Higher Limits for Public Funds Invested in Certain Securities
In addition to expanding the eligible investment securities, the amended Public Funds Investment Act in 2020 also increased the maximum percentage limits that Texas public funds can invest in some types of securities. For example, it raised the limit on corporate bonds, money market mutual funds, and public funds investment pools from 25% to 50% of the total public funds. This change enables public funds to allocate more capital into corporate bonds and mutual funds to tap their higher return potential while still meeting the safety requirements. With higher percentage limits, public fund managers can more freely manage asset allocation and diversification without exceeding regulatory thresholds.
Updated Governance Requirements for Public Funds Investing
The 2020 updates to the Public Funds Investment Act also included new governance and oversight requirements for investing public funds in Texas. It mandated the creation of investment policies that formally define investment strategies, objectives, and procedures. The policies need to be reviewed and adopted annually. This ensures investment regulations keep pace with the evolving financial markets. The amendments also required performance reporting on investments and fund managers at least quarterly. Additionally, they mandated annual audits of investment practices to verify compliance with regulations and policies. These governance changes hold public fund managers more accountable and promote prudent investment decision-making.
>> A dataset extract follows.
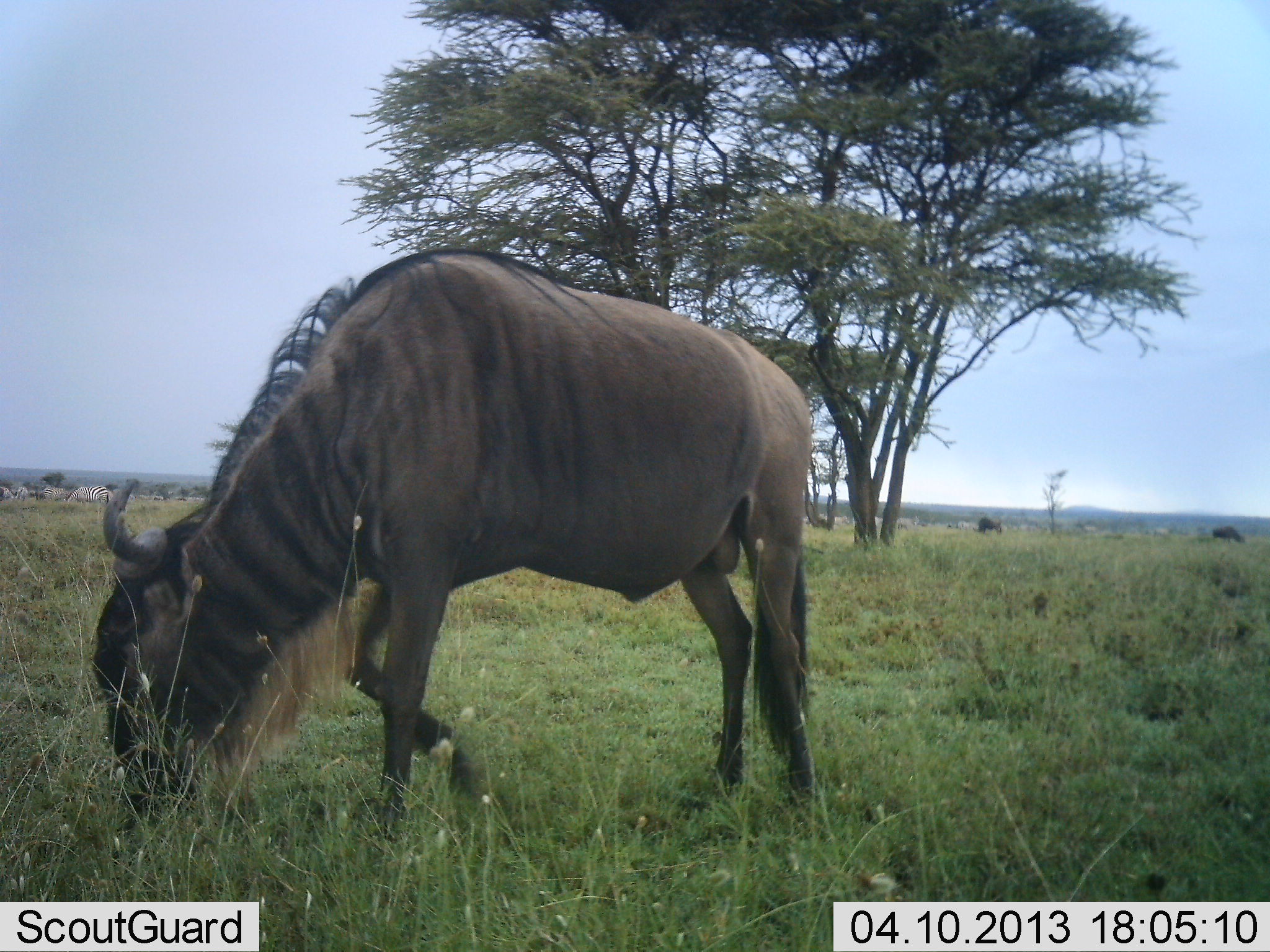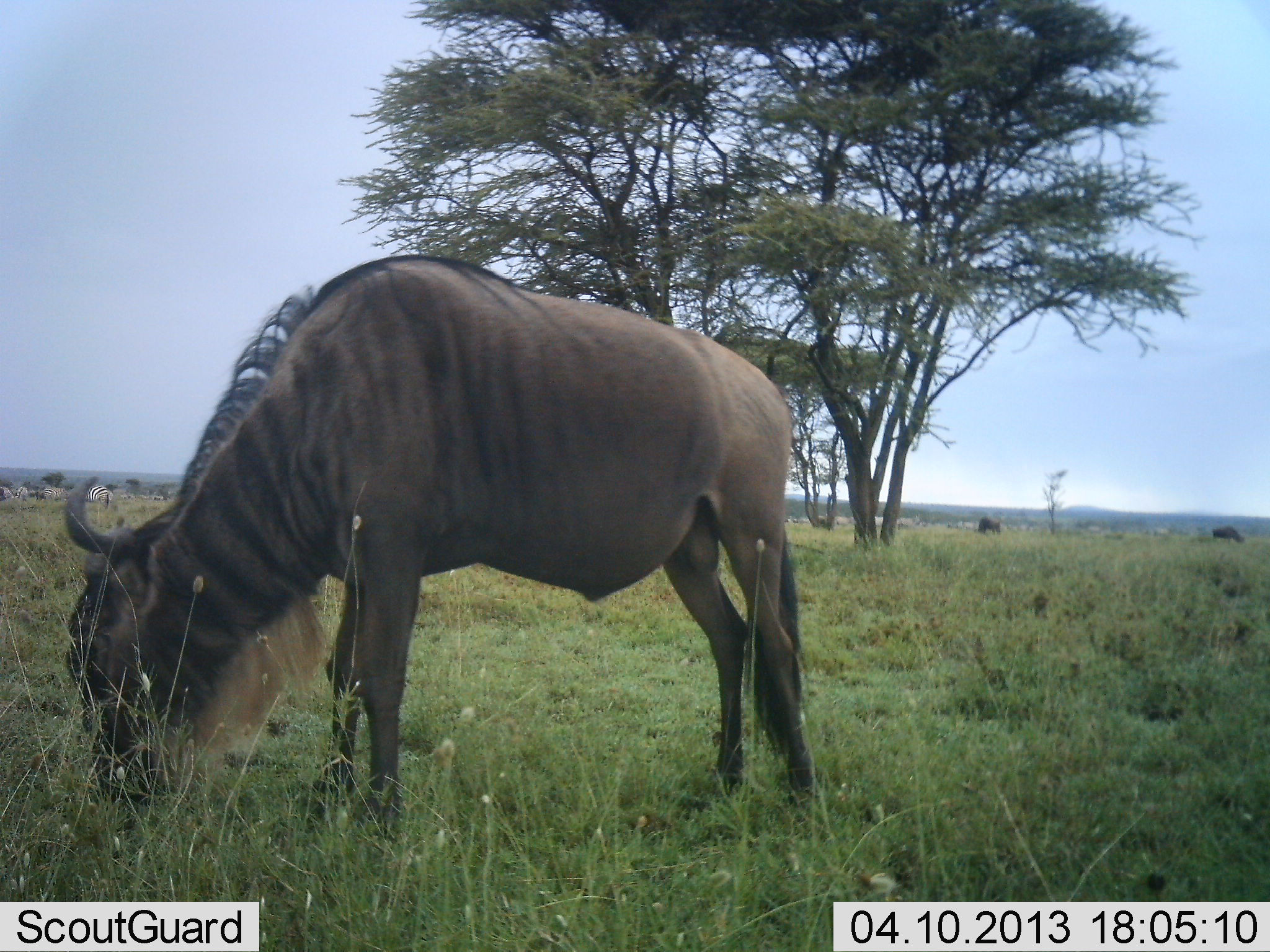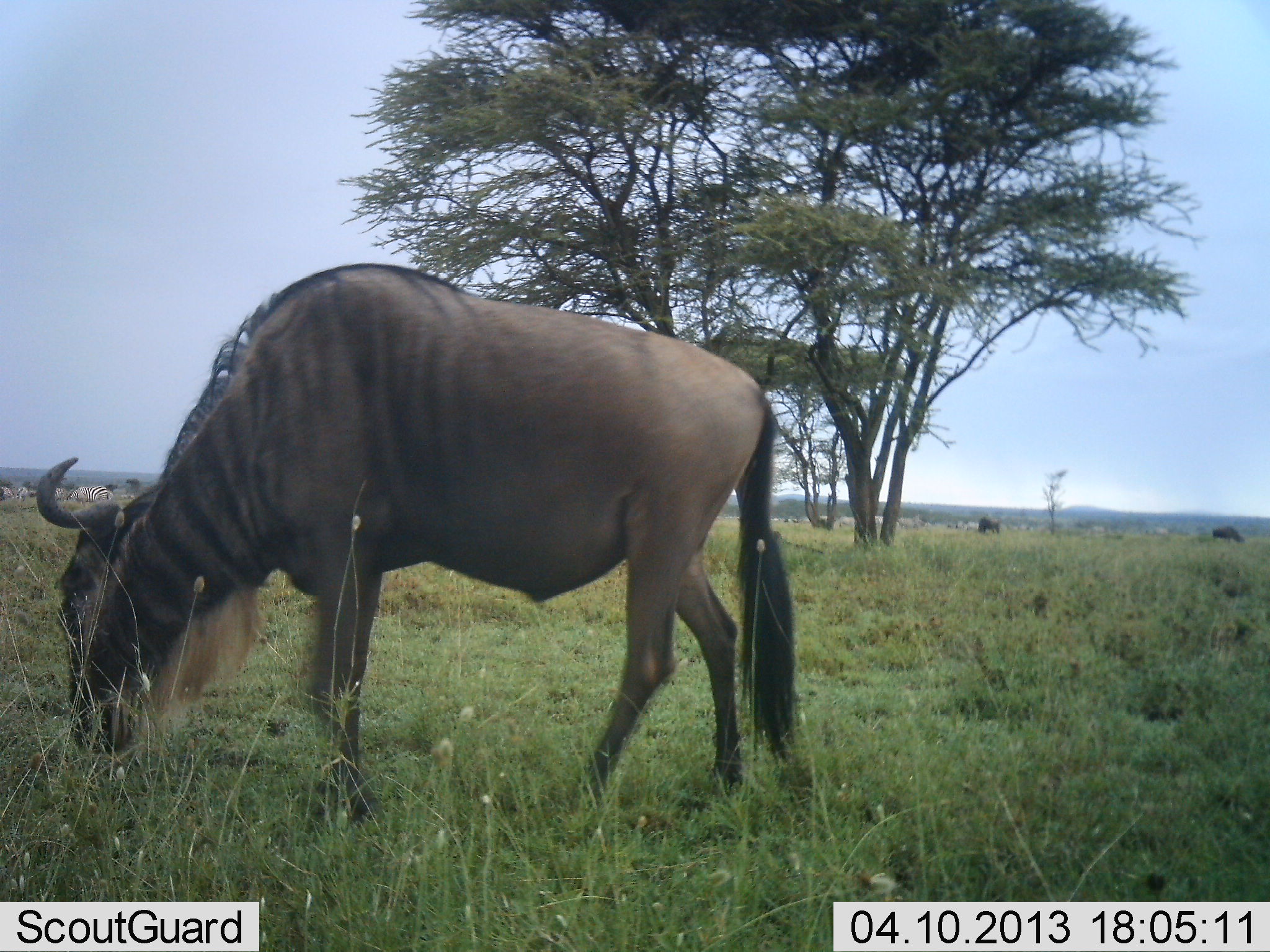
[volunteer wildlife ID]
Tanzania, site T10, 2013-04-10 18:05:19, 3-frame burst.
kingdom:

Focus on Safety and Risk Mitigation of Public Funds
While expanding investment options, the amended Public Funds Investment Act still emphasizes safety as the top priority. It only allows investments in high quality and highly rated securities. The act also requires diversification across investments, fund managers, and financial institutions to mitigate concentration risks. Public fund managers need to consider total return and risks together rather than merely chasing higher yields. Proper due diligence must be exercised before investing in new asset classes or securities. Public funds need to maintain sufficient liquidity as well. The updates balance providing more investment flexibility with enforcing thoughtful risk management policies to protect public money.
The 2020 amendments to the Public Funds Investment Act in Texas modernized the regulations governing investing of public funds to provide more diversification flexibility while maintaining an emphasis on safety. Key changes included expanding allowable investments, increasing percentage limits for certain securities, updating governance requirements, and strengthening risk mitigation policies. These updates aim to enable prudent and productive investing of taxpayer dollars by public fund managers.